Kentani Long-legged Sac Spider
- Conservation status: Least Concern (SANBI Red List)

Scientific classification
- Kingdom: Animalia
- Phylum: Arthropoda
- Subphylum: Chelicerata
- Class: Arachnida
- Order: Araneae
- Infraorder: Araneomorphae
- Family: Cheiracanthiidae
- Genus: Cheiramiona
- Species: C. kentaniensis
- Binomial name: Cheiramiona kentaniensis Lotz, 2002

= Cheiramiona kentaniensis =

- Authority: Lotz, 2002
- Conservation status: LC

Species of spider

Cheiramiona kentaniensis is a species of spider in the family Cheiracanthiidae.
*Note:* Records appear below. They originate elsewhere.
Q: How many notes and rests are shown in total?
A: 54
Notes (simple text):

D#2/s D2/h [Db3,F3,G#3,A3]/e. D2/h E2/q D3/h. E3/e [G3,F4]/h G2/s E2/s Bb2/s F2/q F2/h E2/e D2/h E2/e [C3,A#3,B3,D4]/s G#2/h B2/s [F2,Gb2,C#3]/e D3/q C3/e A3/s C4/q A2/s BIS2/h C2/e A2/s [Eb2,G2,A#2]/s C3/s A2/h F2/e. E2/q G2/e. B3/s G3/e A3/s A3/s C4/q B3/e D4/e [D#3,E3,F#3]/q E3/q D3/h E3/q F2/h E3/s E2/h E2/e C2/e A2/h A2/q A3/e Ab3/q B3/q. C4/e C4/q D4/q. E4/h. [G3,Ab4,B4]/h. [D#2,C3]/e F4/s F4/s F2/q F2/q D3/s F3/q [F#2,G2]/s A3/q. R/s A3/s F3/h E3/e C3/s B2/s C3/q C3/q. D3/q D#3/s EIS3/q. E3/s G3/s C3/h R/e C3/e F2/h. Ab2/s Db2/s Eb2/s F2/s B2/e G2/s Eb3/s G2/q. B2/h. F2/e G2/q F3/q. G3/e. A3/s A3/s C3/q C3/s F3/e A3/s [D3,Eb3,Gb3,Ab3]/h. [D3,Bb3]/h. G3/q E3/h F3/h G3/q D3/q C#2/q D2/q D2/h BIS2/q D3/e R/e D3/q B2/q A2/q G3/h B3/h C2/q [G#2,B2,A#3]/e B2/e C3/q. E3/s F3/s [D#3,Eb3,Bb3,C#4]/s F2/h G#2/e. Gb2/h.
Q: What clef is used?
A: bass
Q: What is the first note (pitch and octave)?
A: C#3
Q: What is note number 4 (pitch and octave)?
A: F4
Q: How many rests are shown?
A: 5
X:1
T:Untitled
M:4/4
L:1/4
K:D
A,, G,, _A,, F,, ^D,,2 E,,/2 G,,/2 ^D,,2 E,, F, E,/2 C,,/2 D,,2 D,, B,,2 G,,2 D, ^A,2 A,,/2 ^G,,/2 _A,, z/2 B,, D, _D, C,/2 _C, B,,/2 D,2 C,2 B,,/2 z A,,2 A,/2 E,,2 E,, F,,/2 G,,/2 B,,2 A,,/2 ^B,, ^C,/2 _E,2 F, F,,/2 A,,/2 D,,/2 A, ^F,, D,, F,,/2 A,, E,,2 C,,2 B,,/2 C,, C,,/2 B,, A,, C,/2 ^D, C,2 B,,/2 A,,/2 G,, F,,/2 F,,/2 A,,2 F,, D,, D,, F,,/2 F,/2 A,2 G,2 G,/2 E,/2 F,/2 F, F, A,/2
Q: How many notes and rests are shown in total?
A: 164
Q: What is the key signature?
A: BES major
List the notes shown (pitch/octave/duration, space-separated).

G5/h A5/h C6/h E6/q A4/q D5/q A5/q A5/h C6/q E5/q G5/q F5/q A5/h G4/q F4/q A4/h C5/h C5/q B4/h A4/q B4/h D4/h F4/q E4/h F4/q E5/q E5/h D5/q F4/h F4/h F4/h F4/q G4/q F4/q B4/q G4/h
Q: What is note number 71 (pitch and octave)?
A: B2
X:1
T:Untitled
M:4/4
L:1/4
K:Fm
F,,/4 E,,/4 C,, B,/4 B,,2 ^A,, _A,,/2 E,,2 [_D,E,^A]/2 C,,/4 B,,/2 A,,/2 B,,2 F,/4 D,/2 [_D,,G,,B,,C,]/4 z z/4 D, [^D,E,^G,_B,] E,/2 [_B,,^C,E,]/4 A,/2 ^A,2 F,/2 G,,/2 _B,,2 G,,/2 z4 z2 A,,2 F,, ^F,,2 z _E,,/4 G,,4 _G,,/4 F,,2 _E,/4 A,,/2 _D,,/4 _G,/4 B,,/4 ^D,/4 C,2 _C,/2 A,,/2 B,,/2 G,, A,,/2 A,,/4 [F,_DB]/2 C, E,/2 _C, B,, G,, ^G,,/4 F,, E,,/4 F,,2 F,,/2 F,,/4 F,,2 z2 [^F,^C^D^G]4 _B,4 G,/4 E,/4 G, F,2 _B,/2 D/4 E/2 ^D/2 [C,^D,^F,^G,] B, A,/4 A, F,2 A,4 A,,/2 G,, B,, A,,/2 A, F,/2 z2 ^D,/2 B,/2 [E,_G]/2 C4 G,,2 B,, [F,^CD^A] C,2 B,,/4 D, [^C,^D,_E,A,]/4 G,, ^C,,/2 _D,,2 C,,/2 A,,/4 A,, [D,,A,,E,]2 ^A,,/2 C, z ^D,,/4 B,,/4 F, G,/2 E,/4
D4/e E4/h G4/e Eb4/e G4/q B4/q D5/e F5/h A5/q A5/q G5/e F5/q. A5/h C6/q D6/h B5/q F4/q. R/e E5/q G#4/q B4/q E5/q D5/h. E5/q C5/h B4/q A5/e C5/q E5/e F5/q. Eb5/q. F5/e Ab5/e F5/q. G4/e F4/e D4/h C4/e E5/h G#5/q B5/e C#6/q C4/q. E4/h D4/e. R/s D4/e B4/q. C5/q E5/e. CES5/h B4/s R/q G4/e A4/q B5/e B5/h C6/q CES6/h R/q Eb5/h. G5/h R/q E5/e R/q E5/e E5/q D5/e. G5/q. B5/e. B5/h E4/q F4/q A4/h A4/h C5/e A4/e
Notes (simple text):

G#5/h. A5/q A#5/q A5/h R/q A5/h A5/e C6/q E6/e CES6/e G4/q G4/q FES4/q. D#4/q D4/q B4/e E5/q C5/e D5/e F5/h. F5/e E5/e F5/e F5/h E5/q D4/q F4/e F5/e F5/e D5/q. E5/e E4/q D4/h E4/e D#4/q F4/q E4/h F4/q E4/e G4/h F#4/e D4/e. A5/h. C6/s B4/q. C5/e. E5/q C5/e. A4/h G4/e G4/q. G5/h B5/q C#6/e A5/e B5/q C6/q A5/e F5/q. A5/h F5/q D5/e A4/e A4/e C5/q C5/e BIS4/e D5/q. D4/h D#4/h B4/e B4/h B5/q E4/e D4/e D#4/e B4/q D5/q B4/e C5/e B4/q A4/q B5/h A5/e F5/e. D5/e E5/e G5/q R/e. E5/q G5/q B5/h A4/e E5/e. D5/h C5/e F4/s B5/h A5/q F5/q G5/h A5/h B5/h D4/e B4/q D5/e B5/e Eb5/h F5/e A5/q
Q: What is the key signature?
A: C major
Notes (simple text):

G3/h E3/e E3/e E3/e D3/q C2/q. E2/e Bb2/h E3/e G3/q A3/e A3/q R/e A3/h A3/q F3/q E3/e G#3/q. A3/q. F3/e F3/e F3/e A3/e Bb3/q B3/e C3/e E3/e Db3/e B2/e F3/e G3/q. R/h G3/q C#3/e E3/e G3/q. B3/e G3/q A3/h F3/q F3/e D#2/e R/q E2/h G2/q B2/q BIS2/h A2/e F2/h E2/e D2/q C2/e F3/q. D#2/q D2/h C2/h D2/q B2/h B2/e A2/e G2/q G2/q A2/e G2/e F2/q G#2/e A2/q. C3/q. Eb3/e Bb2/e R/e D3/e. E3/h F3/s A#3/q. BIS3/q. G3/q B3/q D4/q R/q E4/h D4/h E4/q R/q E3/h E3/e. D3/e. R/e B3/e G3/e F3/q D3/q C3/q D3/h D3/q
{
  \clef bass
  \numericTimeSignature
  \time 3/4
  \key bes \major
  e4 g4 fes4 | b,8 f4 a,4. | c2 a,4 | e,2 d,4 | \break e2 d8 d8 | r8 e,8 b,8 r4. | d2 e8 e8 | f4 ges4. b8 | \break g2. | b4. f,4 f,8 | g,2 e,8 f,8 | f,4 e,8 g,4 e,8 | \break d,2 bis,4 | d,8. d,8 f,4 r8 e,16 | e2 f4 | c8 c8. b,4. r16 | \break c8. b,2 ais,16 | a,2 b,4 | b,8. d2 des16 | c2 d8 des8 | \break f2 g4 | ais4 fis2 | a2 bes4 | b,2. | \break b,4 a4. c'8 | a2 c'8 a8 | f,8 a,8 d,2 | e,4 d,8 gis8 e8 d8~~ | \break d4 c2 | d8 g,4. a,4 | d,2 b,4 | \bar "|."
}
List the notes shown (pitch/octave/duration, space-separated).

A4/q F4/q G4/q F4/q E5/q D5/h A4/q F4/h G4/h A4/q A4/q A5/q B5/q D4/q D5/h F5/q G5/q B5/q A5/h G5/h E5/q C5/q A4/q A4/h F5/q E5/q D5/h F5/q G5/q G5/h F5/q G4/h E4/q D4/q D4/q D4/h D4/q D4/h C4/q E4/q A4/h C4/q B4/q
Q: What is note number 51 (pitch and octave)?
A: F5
It is a South African Eastern Cape endemic described from Kentani.

== Distribution ==
The species is known from several localities at elevations from 23-607 m above sea level.

== Habitat ==
This species is a free-living plant dweller collected by sweeping mixed herbs from the Forest, Indian Ocean Coastal Belt, Savanna and Thicket biomes.

== Conservation ==
Despite having a relatively restricted distribution, this species can survive in transformed habitats and is therefore listed as Least Concern. It is protected in Cwebe Nature Reserve and Silaka Nature Reserve.